> **What you are asked to do**: Please give an exact copy of every line from the one holding "Vietnam;Lao, site loc_0230, 2018-11-20" through the final line of the records below.

> **Dataset entries**:
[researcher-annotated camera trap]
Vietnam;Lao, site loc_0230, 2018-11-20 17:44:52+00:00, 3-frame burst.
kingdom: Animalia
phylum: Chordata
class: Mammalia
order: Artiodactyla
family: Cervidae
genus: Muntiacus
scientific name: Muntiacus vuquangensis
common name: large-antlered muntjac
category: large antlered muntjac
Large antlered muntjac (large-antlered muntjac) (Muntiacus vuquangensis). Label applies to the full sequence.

> **Solution for this task**:
Vietnam;Lao, site loc_0230, 2018-11-20 17:44:52+00:00, 3-frame burst.
kingdom: Animalia
phylum: Chordata
class: Mammalia
order: Artiodactyla
family: Cervidae
genus: Muntiacus
scientific name: Muntiacus vuquangensis
common name: large-antlered muntjac
category: large antlered muntjac
Large antlered muntjac (large-antlered muntjac) (Muntiacus vuquangensis). Label applies to the full sequence.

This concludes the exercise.